(Records supplied begins)
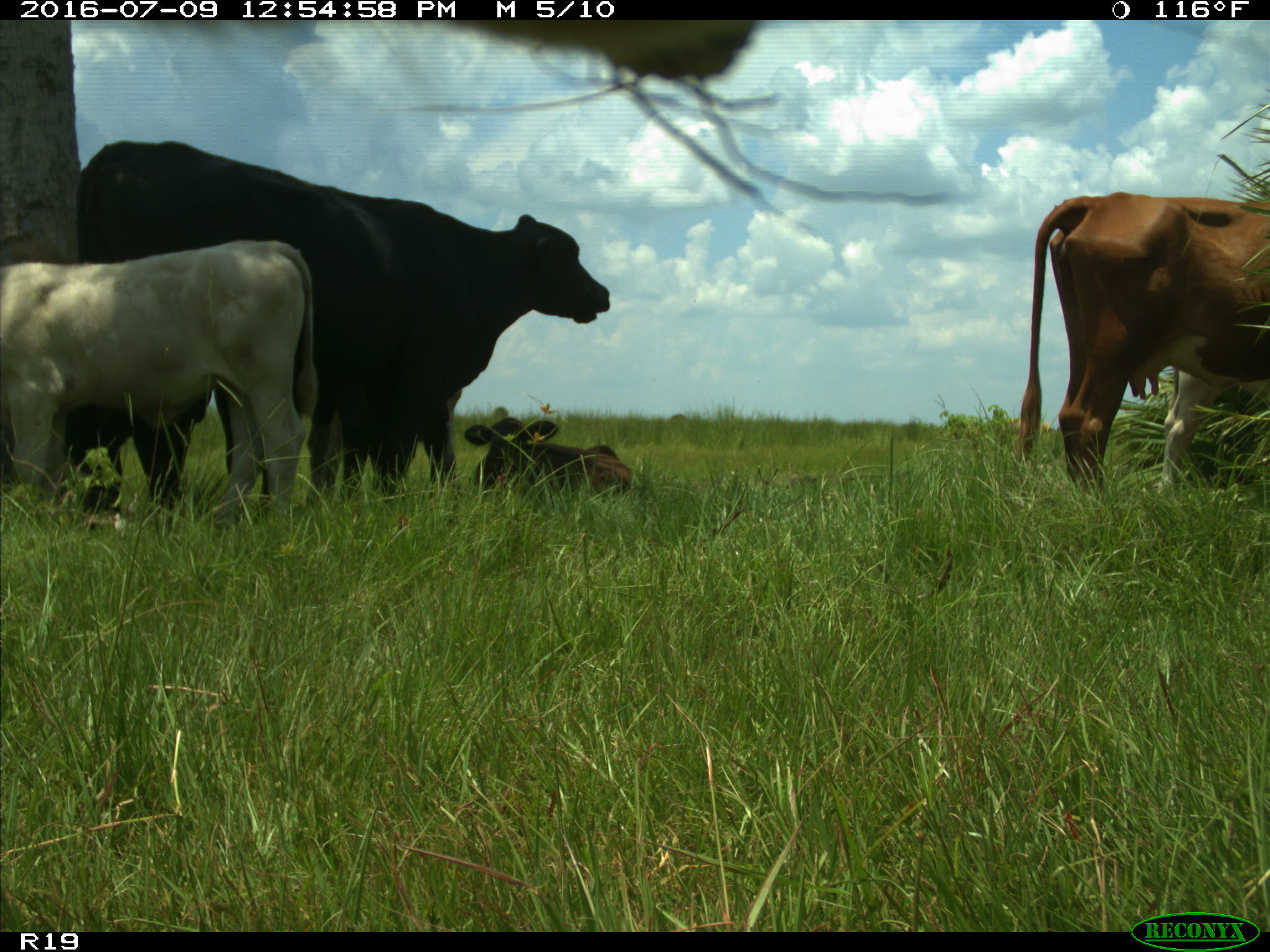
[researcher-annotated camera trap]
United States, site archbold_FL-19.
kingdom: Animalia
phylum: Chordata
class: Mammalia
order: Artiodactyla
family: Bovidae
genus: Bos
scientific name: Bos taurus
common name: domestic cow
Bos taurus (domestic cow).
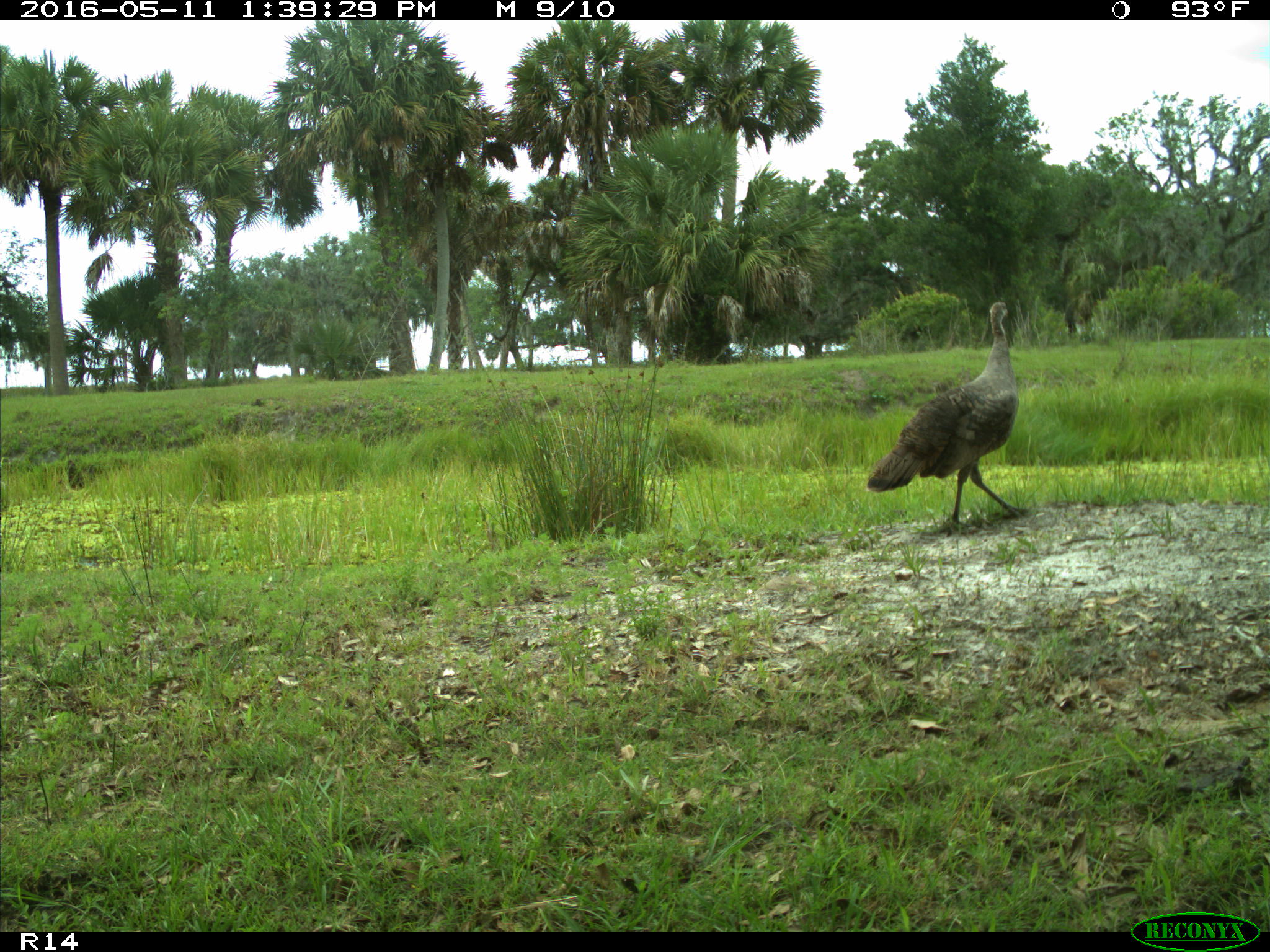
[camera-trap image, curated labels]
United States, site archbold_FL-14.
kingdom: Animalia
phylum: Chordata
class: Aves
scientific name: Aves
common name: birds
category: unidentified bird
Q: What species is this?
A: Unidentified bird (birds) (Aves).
(Records supplied ends)
(Records supplied begins)
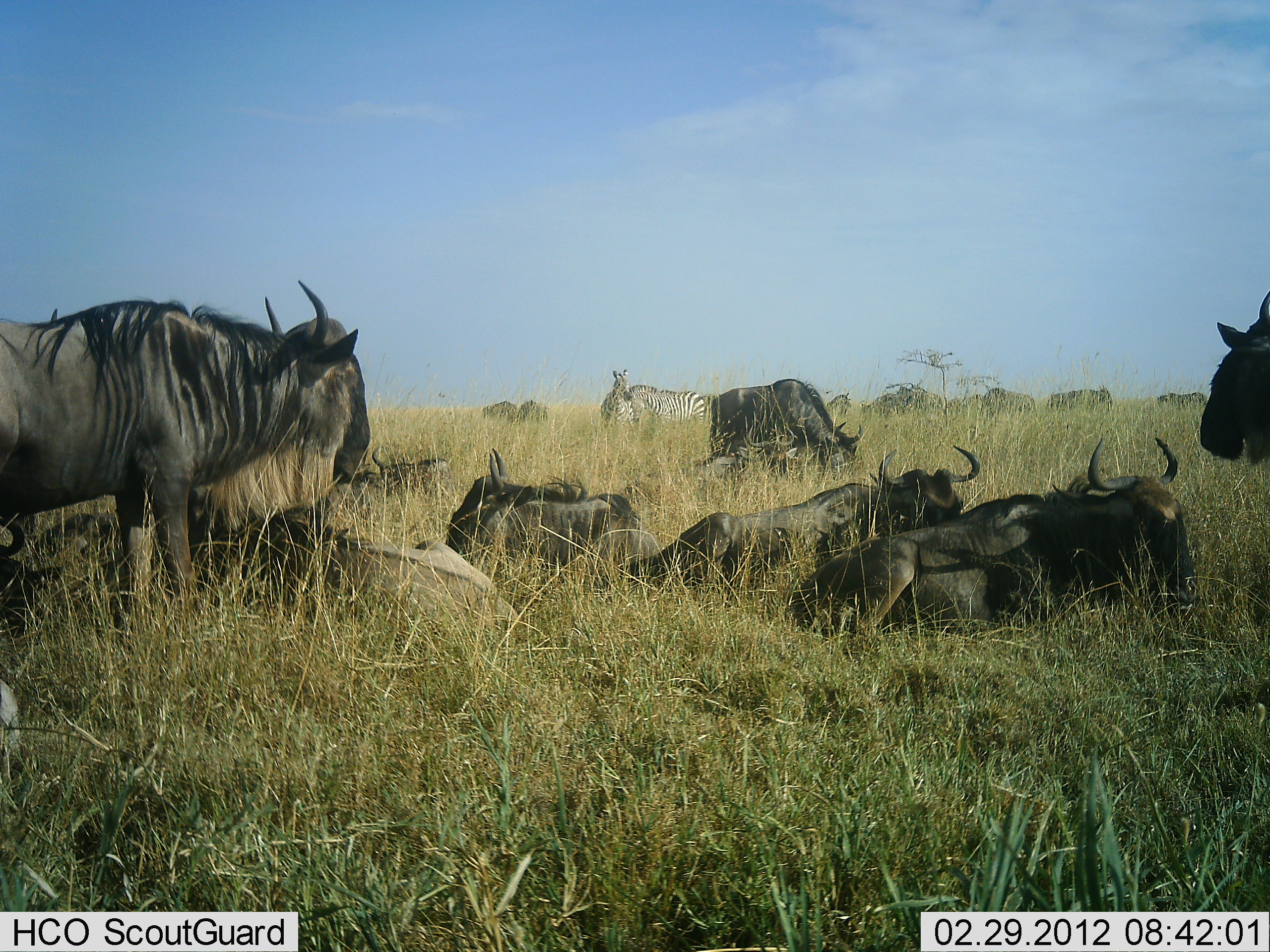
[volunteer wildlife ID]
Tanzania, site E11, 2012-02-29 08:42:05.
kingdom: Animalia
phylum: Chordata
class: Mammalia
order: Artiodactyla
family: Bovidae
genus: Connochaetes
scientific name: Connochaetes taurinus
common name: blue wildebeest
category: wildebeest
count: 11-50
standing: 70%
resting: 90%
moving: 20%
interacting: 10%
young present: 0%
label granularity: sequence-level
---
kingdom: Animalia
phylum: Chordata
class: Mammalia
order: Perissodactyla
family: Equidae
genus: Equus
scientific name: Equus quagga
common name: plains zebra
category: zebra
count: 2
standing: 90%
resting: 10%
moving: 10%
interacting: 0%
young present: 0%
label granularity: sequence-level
(Records supplied ends)
(Records supplied begins)
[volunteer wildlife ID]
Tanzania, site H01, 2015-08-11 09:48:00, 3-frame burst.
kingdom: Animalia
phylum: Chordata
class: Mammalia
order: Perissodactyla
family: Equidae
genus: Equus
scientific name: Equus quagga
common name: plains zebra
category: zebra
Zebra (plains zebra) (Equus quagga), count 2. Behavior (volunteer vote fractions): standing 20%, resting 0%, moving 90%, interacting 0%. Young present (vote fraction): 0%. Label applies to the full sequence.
(Records supplied ends)
Your goal | Would you give again, exactly, the lines in the data above that run from the line containing "[researcher-annotated camera trap]" to the line containing "A: Unidentified bird (birds) (Aves)."? Include both ends and no pictures.

Result of this exercise |
[researcher-annotated camera trap]
United States, site archbold_FL-19.
kingdom: Animalia
phylum: Chordata
class: Mammalia
order: Artiodactyla
family: Bovidae
genus: Bos
scientific name: Bos taurus
common name: domestic cow
Bos taurus (domestic cow).
[camera-trap image, curated labels]
United States, site archbold_FL-14.
kingdom: Animalia
phylum: Chordata
class: Aves
scientific name: Aves
common name: birds
category: unidentified bird
Q: What species is this?
A: Unidentified bird (birds) (Aves).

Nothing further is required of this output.